Directions ::
[1] Answer these from the piece on climate change winners and losers:
(a) Which ocean current does the IPCC now consider very unlikely to shut down any day soon?
(b) What share of the world's known oil and gas reserves does the US Geological Survey place in the Arctic Circle?
(c) How many people does the paper in the Environment and Urbanisation Journal deem most at risk from rising sea levels?
[2] Write a continuation of the piece on climate change winners and losers, starting after its final sentence.

Start of Source text

Yet, in northern Europe, agriculture could become more productive and the climate will improve (if hotter summers are your thing). And from a narrow UK perspective, the IPCC report sounds like good news. It has decided against the one climate catastrophe we all feared - the paradoxical threat that global warming was going to make the UK much colder by shutting down the Gulf Stream, the ocean current that gives the UK a much warmer climate than its latitude implies. The latest thinking of IPCC scientists is that this is very unlikely to happen any day soon.

One of the climate change winners will be Russia as the legendary Russian winter becomes much less cold and much more tolerable. As the permafrost retreats in Siberia new mineral resources will be revealed and vast areas of land will become available for settlement, cultivation and for tourism. The Russian Government must be salivating at the prospect and the opportunities this will afford to grow its economy, to be much more self-sufficient and to wield much more political power. With the placing of the Russian flag under the Arctic, the Russian government has signalled its intention and its interest in the vast oil reserves.

In an irony that will infuriate many in the green movement, oil companies are likely to benefit from global warming. The US Geological Survey reckons that 25 percent of the world's known oil and gas reserves are in the Arctic Circle. As the ice melts, so it will become easier to explore and to exploit. Unless there's an outright global ban on fossil fuels (which is even less likely than me partnering Wayne Rooney in attack for the England football team), then oil, as a source of energy, may yet get a reprieve.

A paper published in the respected Environment and Urbanisation Journal makes it clear that three-quarters of the 634 million people deemed to be most at risk from rising sea levels caused by climate change live in Asia. Coastal cities in the developed world, such as New York and Los Angeles, may also be at risk. But wealthy countries are better placed to adapt to the problem. We all know that the Dutch, who have long experience of holding back the sea, are not panicking and will spend many billions more on flood defences.

Of course, it would be misleading to suggest that countries that will 'benefit' from climate change won't suffer indirectly as other parts of the world descend into chaos. The UK is not an island (well, technically it is of course - but you get my drift). Dealing with economic and environmental migrants will only get harder as millions of poor souls leave Africa and the Asian sub-continent for a better life elsewhere.

End of Source text
Start of Data listing

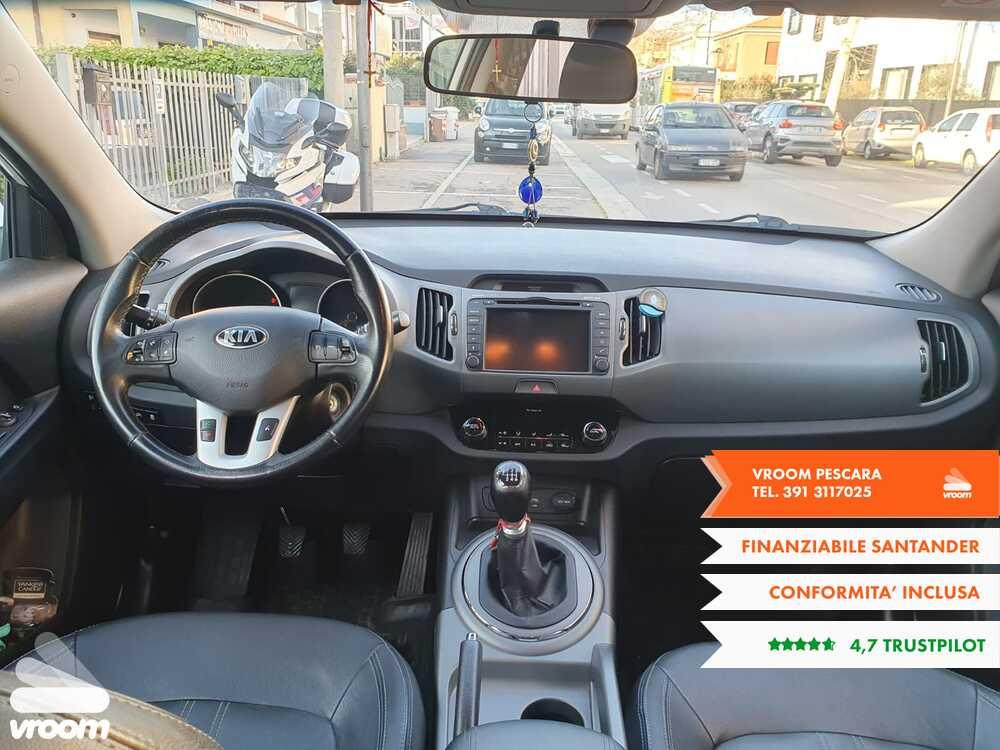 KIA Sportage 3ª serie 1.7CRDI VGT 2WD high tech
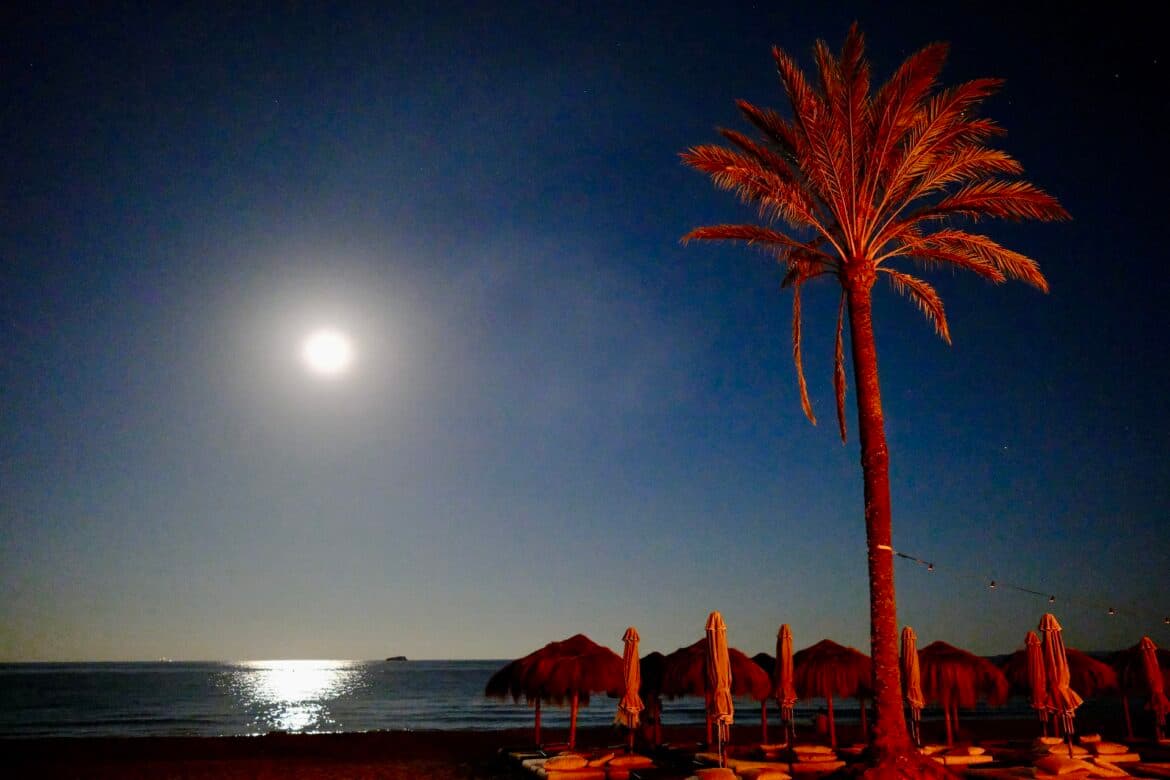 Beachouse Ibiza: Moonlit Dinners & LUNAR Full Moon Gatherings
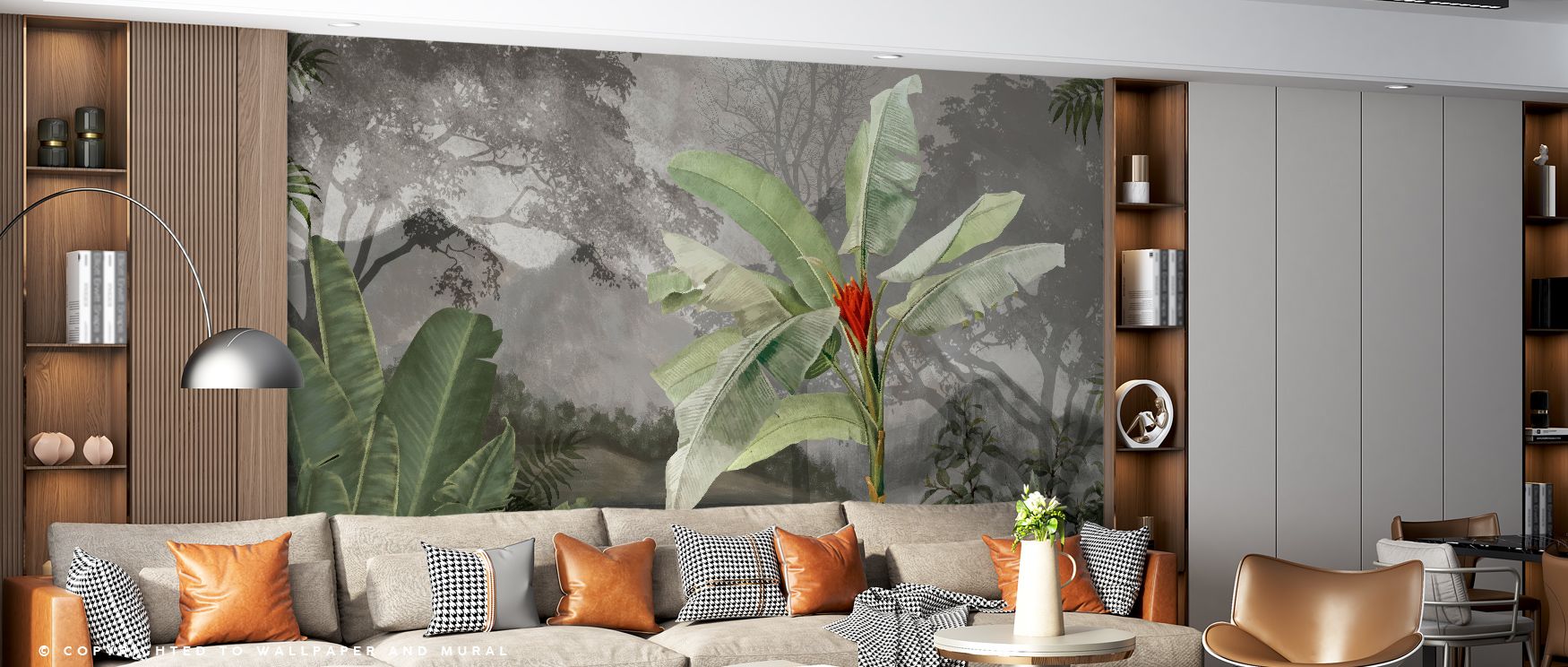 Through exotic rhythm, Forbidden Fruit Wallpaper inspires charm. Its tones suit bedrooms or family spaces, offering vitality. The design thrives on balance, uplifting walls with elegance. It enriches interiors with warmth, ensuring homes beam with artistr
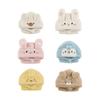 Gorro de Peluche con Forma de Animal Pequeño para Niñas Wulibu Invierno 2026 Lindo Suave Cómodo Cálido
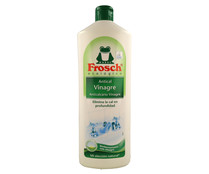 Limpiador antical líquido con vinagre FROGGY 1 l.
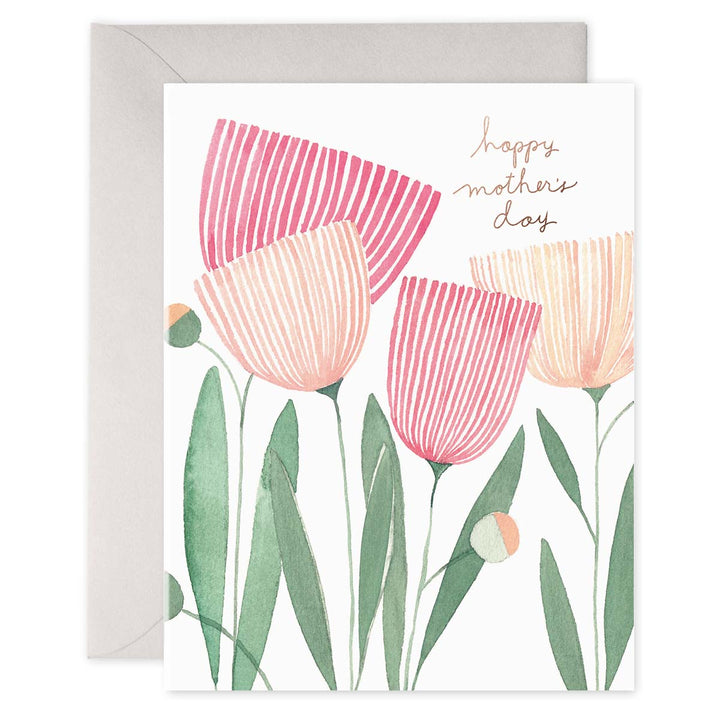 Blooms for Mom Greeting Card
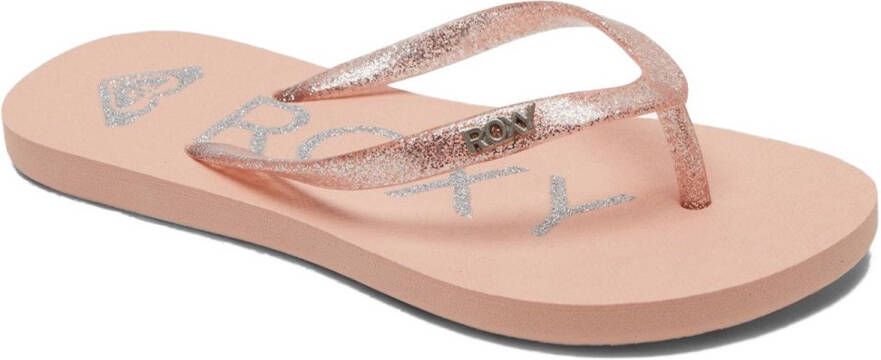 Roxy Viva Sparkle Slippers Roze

End of Data listing
Start of Data listing

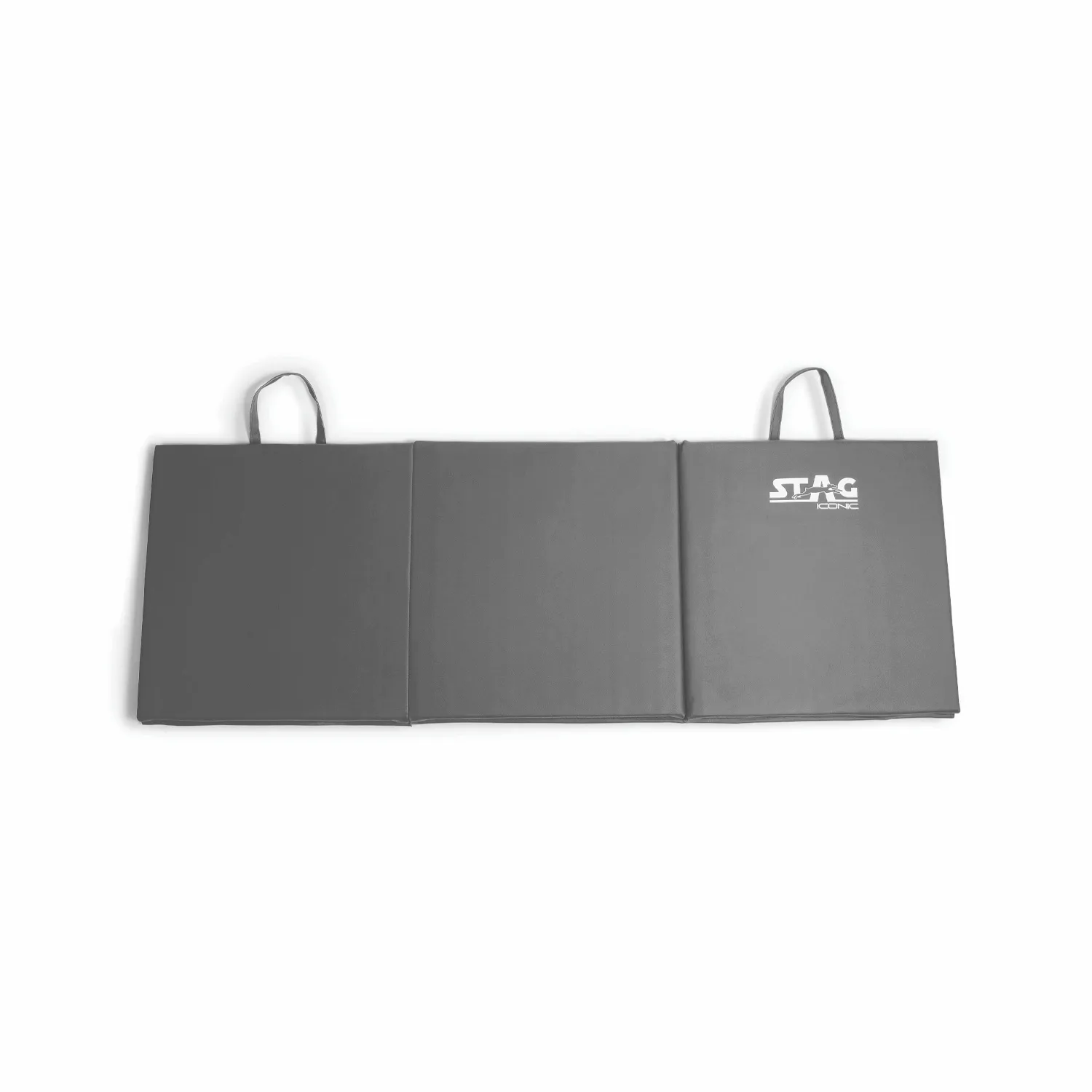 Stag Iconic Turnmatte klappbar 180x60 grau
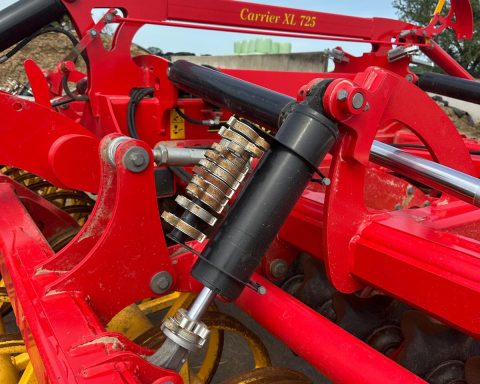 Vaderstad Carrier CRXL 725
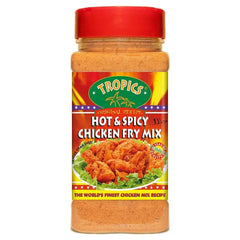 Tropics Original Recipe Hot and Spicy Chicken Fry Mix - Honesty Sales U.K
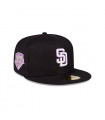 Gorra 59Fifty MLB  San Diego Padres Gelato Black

End of Data listing
Start of Data listing

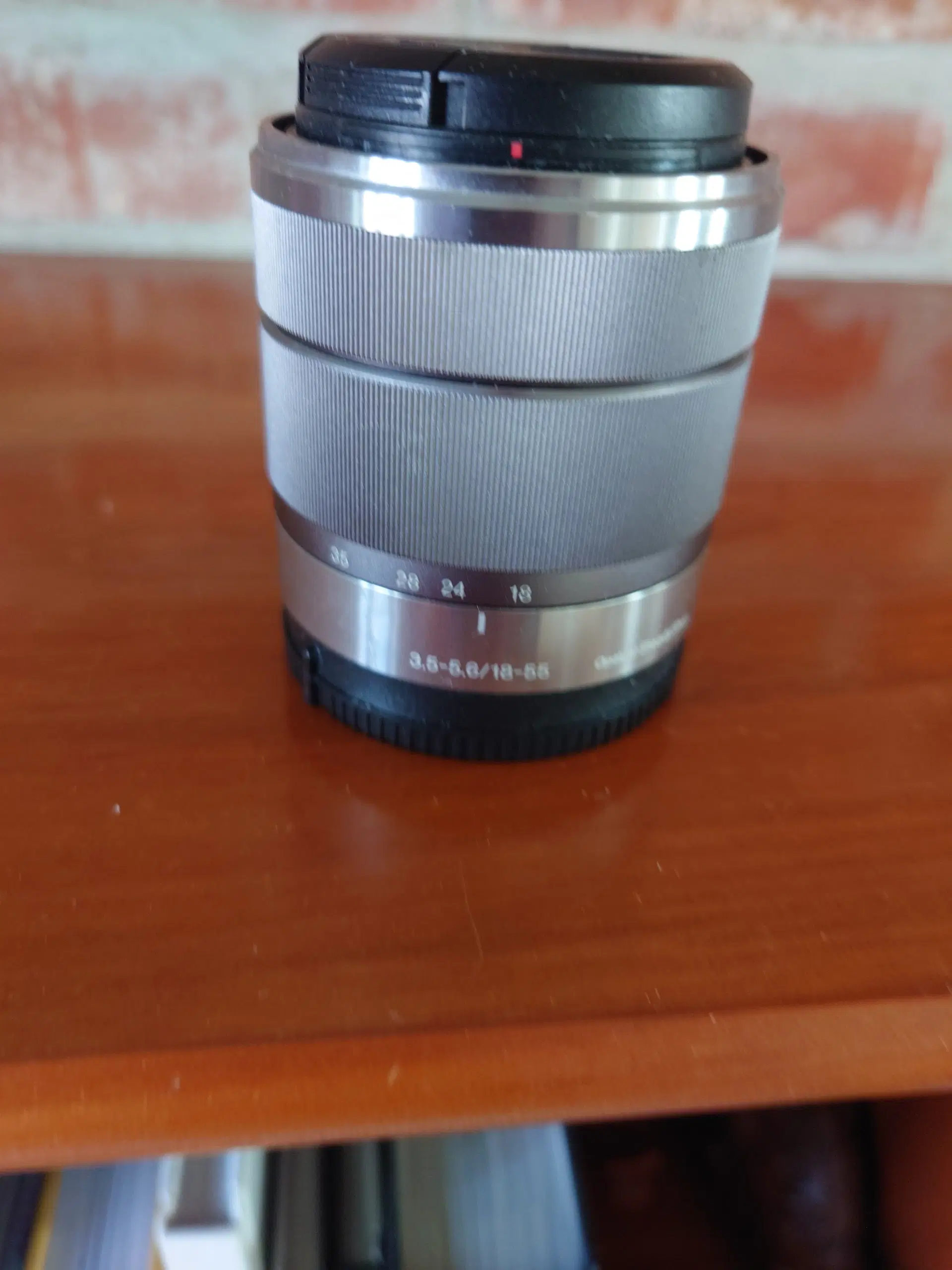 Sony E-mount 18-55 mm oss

End of Data listing

Outputs for the tasks ::
[1]
(a) The Gulf Stream
(b) 25 percent
(c) 634 million

[2]
It's now dawning on the world's politicians that climate change could transform the political landscape and international relations - resulting in new issues, conflicts and tensions,  the most obvious being struggles over refugees and resources. It is being argued robustly that the conflict in Darfur is caused partially by climate change, as settled farmers and nomadic communities fight over failing land and not enough water. Water wars are nothing new and will only escalate as climate change bites. Water shortages are a particular threat and have been a source of conflict in the Middle East and parts of Africa for some time. But as India and China run short of water, their neighbours are worried that struggles may arise over the diversion of rivers and the building of dams. Anyone who doesn't believe that the environment is political is hugely mistaken.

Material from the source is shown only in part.